WRITTEN EXERCISE
Repeat everything in the data from the line containing "As seen here, is" down to the line containing "Answer: point (247, 1)", inclusive, without changing anything.

SUPPLIED ENTRIES
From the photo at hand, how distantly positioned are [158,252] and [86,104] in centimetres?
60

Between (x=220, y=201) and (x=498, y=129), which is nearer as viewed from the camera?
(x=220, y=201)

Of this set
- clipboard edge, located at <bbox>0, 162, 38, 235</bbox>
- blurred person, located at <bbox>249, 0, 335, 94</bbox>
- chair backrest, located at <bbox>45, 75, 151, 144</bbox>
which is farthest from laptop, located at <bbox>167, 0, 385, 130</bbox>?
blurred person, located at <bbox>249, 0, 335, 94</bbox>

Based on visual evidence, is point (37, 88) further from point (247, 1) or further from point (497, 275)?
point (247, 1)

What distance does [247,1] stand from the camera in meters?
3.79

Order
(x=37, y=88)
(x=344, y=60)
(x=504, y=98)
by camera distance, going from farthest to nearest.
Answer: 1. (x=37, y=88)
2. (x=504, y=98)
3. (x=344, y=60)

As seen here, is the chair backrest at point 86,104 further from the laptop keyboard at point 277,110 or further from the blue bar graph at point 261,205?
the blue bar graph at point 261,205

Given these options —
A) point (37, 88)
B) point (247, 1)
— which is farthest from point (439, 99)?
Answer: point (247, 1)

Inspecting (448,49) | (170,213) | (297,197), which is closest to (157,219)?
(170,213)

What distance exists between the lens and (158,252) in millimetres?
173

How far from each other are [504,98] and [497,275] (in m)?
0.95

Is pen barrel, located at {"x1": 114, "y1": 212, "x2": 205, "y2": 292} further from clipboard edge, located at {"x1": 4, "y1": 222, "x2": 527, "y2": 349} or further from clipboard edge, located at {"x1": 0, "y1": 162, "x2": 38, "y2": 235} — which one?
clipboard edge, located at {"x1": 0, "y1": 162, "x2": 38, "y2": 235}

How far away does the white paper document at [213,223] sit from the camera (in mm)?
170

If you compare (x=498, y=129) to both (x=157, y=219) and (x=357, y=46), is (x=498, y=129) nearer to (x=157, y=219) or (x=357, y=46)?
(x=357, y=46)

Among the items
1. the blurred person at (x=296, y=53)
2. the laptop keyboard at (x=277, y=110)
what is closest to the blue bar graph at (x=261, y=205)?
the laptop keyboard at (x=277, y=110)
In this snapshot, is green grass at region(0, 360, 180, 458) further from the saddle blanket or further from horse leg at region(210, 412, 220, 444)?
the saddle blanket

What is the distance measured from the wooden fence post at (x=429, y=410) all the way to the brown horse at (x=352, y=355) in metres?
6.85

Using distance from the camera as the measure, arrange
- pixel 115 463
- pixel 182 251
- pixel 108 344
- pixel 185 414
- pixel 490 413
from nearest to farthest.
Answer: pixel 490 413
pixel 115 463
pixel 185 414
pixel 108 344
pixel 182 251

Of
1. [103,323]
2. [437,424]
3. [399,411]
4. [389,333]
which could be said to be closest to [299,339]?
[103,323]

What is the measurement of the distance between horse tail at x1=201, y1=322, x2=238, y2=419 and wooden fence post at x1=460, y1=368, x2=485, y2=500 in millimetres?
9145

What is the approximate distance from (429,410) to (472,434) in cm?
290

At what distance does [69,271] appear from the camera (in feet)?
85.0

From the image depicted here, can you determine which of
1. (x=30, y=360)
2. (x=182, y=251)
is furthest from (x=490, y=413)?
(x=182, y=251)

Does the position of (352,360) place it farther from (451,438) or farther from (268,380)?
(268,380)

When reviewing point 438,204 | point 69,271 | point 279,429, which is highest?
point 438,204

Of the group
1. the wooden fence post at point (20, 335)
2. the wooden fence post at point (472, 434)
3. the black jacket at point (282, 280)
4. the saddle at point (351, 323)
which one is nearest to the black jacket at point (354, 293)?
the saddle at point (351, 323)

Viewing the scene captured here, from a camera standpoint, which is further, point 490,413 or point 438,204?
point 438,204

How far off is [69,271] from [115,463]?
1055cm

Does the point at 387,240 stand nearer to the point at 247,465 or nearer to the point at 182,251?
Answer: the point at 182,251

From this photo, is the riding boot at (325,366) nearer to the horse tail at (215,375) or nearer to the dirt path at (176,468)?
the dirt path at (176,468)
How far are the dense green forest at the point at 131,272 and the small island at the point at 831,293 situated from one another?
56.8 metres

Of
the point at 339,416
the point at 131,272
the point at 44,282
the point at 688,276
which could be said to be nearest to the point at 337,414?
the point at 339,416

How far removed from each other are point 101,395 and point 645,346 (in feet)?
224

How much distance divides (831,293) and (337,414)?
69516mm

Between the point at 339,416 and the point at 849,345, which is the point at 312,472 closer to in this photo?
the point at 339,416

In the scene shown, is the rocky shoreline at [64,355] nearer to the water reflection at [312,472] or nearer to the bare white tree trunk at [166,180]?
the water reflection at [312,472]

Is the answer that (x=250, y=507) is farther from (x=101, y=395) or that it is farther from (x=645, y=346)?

ANSWER TO THE PROBLEM
As seen here, is the chair backrest at point 86,104 further from the laptop keyboard at point 277,110 or further from the blue bar graph at point 261,205?
the blue bar graph at point 261,205

Given these options —
A) point (37, 88)
B) point (247, 1)
— which is farthest from point (439, 99)?
Answer: point (247, 1)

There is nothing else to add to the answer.